Advocates for municipalities are wary of the statewide legislation outlined by Singer. Mike Cerra, the assistant executive director for the New Jersey State League of Municipalities, praised the Morristown settlement.

“I think any legislation probably would need to give both parties -- both the municipality and the hospital – the greatest amount of flexibility to negotiate on their own, based on the local circumstances,” Cerra said. “The problem with a statewide solution is that we want to avoid a one-size-fits-all approach.”

Not every municipal official agrees. Evesham Township Manager Tom Czerniecki said Evesham officials haven’t followed the Morristown case closely, but would have interest in a statewide approach. Virtua Marlton Hospital is in Evesham.

“I think the state should have a uniform policy,” Czerniecki said, noting that the state sets uniform rules for assessing residential and business property, which local assessors then follow.

If each town has a different approach to hospital taxation, “then what happens (is) you start getting into bidding wars with neighboring towns for hospitals … I don’t think that’s something we should get involved in. I think a uniform approach would be welcome.”

He noted that in addition to being a major employer, Virtua makes voluntary contributions to local recreation programs.

Although Virtua “doesn’t contribute to property taxes, I feel that they contribute to the community in so many other ways,” Czerniecki said. “I think, because of that, it (taxing) has never come up as an important issue.”

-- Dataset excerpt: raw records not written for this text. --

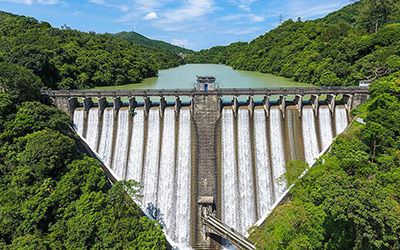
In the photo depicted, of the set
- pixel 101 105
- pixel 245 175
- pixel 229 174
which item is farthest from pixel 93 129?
pixel 245 175

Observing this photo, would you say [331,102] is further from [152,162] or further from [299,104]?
[152,162]

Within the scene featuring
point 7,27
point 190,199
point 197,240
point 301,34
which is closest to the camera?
point 197,240

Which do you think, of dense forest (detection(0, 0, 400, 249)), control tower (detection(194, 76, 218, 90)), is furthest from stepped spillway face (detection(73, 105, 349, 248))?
control tower (detection(194, 76, 218, 90))

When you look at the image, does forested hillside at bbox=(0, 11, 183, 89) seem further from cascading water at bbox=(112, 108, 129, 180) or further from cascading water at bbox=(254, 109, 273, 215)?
cascading water at bbox=(254, 109, 273, 215)

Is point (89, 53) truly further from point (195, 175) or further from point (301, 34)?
point (301, 34)

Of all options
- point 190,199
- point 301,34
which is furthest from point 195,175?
point 301,34

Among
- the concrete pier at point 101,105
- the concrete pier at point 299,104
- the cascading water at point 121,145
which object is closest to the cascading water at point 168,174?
the cascading water at point 121,145

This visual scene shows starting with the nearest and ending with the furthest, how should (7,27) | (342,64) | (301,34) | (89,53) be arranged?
(342,64)
(89,53)
(7,27)
(301,34)
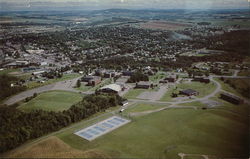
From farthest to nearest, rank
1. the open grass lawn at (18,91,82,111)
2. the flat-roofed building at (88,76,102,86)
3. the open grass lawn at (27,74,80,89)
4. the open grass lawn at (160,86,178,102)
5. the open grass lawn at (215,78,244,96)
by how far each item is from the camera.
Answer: the flat-roofed building at (88,76,102,86) → the open grass lawn at (27,74,80,89) → the open grass lawn at (215,78,244,96) → the open grass lawn at (160,86,178,102) → the open grass lawn at (18,91,82,111)

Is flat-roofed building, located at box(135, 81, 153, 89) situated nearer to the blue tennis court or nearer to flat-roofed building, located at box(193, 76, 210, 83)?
flat-roofed building, located at box(193, 76, 210, 83)

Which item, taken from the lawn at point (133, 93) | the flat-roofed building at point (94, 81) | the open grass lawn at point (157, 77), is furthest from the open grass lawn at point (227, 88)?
the flat-roofed building at point (94, 81)

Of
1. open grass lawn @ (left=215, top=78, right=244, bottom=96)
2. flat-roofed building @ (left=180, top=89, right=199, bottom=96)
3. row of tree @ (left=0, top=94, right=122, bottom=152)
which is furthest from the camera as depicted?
flat-roofed building @ (left=180, top=89, right=199, bottom=96)

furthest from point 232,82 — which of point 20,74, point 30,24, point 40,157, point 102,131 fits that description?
point 30,24

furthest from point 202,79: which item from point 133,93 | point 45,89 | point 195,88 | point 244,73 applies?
point 45,89

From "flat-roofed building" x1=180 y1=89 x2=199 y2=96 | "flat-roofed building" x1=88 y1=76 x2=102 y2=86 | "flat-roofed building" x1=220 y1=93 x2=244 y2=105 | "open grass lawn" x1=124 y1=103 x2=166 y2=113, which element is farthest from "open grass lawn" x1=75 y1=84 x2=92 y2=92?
"flat-roofed building" x1=220 y1=93 x2=244 y2=105

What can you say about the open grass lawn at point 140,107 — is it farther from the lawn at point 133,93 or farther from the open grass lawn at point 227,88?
the open grass lawn at point 227,88
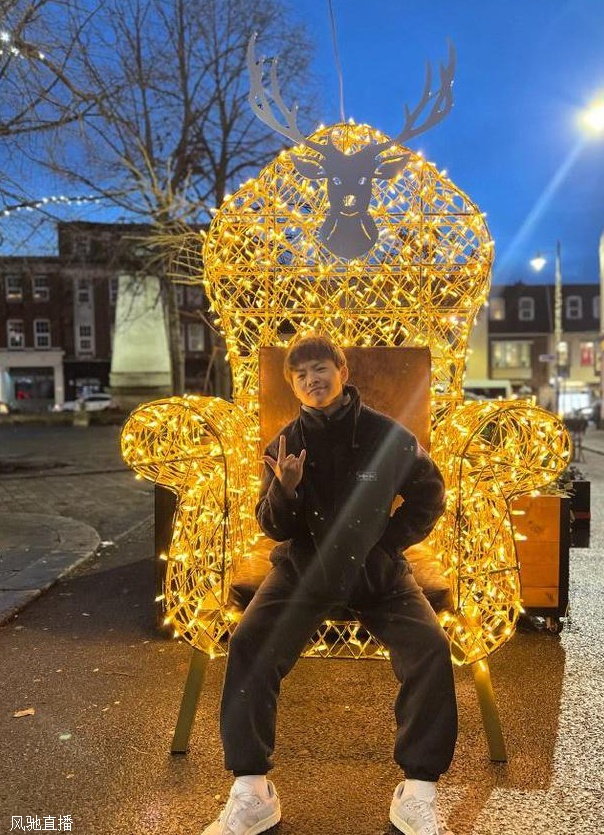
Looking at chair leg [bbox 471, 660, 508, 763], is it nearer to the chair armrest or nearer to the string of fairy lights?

New Jersey Hospital Association President and CEO Betsy Ryan said hospitals are looking for a sense of certainty regarding local taxes, which was lost through the Morristown case.

“We want to be a part of constructive dialogue with legislators,” Ryan said, with a goal of a state law “that municipalities and hospitals believe is fair – and viable.”

Hospitals aren’t alone in the nonprofit sector in their concern about taxes. Linda Czipo, executive director of the New Jersey-based Center for Non-profits, said some municipalities see all nonprofits as a potential source of revenue.

“We’ve got a situation in which municipalities are scrambling for revenue,” she said. But when towns require taxes or other payments “there’s a real cost to that in terms of services.”

Assemblyman Herb Conaway Jr. (D-Burlington) expressed a similar position.

“We ought to be very careful about a policy that would imperil the good work that’s done” in nonprofit hospitals, Conaway said.

The first post-Morristown test case may be in Newark.

Chaneyfield Jenkins called for a special city council task force to review the tax-exempt status of Newark’s nonprofit hospitals.

Mayor Ras Baraka said his administration has been meeting with mayors across the state for weeks to discuss the issue.

He said Chaneyfield Jenkins’ call for a task force “is premature and unnecessary. We have been exploring many opportunities to chart a path forward, including revenue generation.”

Chaneyfield Jenkins responded yesterday by saying that she was “shocked and surprised” by Baraka’s comments.

“As a former city councilman, the mayor knows better than anyone that the City Council is a co-equal branch of city government that has a right and a duty to look for ways to bring tax relief to city residents,” Chaneyfield Jenkins said.